Quando l’HR ha poco budget
Gestire le Risorse Umane è una sfida complessa, e diventa ancor più difficile quando il budget è ridotto. Creatività ed empatia possono salvare la situazione, anche quando non si hanno a disposizione grandi cifre

In un contesto economico sempre più incerto, la funzione HR si trova spesso a operare con risorse limitate, ma aspettative crescenti. Dalla gestione dei talenti alla costruzione della cultura aziendale, fino al supporto al business, il responsabile Risorse Umane è chiamato a fare di più con meno. Ma avere poco budget non significa necessariamente avere poco impatto. Al contrario, può diventare un’opportunità per innovare, semplificare, cercare nuove strade e concentrarsi su ciò che davvero genera valore.
Il costo del valore
“Se è vero che l’obiettivo principale in azienda è disporre delle competenze necessarie per raggiungere gli obiettivi di business, oggi, a causa della people scarcity e della difficoltà a trattenere i talenti, una delle sfide principali della sfera HR – che preferisco chiamare People & Culture, usando un job title sempre più diffuso –, è quello della creazione di valore” afferma Ilaria Agosta Chief People & Culture Officer di Castel e Vice Presidente Nazionale di AIDP (Associazione Italiana Direzione del Personale, ndr).
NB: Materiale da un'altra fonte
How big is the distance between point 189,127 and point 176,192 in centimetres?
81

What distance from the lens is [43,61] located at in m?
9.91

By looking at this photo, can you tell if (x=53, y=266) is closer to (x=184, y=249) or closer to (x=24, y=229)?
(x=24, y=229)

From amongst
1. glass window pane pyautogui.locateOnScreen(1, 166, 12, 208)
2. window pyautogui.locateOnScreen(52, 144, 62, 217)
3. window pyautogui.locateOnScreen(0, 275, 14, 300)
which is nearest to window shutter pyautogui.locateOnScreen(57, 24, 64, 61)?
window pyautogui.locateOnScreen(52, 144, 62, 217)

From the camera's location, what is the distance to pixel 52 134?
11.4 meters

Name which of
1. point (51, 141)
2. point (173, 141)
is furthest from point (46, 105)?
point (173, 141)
Le persone, infatti, oggi tendono a scegliere quelle organizzazioni dove hanno la percezione di creare valore per la realtà aziendale stessa e per sé, dove l’azienda consente loro di aggiornare le proprie competenze: “In azienda io cerco di far capire che tutti i ruoli e tutte le persone sono fondamentali – prosegue Agosta – perché chiunque crea valore: questo atteggiamento non costa nulla a livello di budget, ma sicuramente richiede grande impegno da parte delle Risorse Umane nonché un’attività intensa e costante”..
Creare le condizioni perché le persone si sentano motivate e riportare in azienda la cultura del valore è dunque un’azione preziosa e che non intacca il budget.
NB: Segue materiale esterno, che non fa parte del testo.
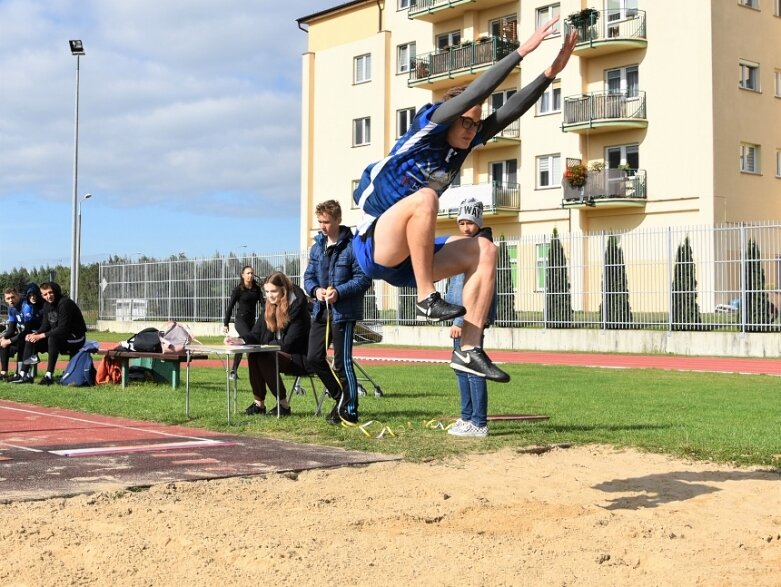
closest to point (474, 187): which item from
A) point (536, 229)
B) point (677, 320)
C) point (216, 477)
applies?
point (536, 229)

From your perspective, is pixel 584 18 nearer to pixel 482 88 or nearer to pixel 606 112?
pixel 606 112

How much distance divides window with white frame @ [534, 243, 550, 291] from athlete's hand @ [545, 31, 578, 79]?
18.6m

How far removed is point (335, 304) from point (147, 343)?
520 cm

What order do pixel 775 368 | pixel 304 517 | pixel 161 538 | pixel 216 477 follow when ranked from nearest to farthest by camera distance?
pixel 161 538, pixel 304 517, pixel 216 477, pixel 775 368

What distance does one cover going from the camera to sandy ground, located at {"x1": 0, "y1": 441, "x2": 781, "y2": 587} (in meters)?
4.05

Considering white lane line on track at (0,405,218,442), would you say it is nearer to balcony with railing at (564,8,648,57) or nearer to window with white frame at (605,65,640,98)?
balcony with railing at (564,8,648,57)

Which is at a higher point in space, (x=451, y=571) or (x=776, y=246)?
(x=776, y=246)

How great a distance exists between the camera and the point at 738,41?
1291 inches

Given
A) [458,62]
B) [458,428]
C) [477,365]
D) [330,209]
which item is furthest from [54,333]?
[458,62]

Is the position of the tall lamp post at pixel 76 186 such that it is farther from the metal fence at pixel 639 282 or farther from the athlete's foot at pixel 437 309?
the athlete's foot at pixel 437 309

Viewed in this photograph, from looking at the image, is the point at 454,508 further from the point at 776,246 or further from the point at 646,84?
Result: the point at 646,84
I fondi, questi sconosciuti
Il mondo dei finanziamenti per la formazione e per progetti di sviluppo è spesso un mondo poco conosciuto (anche) dagli HR che tuttavia permetterebbe di risparmiare parecchio.
“Mi rivolgo spesso ai miei consulenti di fiducia per riuscire ad accedere a fondi specifici: loro non solo hanno il know-how necessario e svolgono tutto il processo, rendicontazione inclusa, ma il loro costo non richiede nessun esborso da parte dell’azienda perché è già incluso nel fondo stesso” spiega ancora Agosta, che anticipa una nuova fonte di spesa.
“Si sta preparando una sfida impegnativa per noi direttori delle Risorse Umane, ovvero la direttiva europea sulla trasparenza retributiva, che dovrà essere recepita dagli stati membri – inclusa l’Italia – entro il 7 giugno e che quindi implicherà l’adozione nuove attività”.
Un consiglio
Abbiamo chiesto a Ilaria Agosta un ultimo consiglio da dare agli HR per riuscire a barcamenarsi pur con un budget non faraonico: “Un HR con poco budget può amplificare il proprio impatto costruendo alleanze. All’interno, collaborando con altre funzioni; all’esterno, partecipando a community professionali, o network di settore. Lo scambio di esperienze e buone pratiche è una risorsa preziosa, spesso sottovalutata”.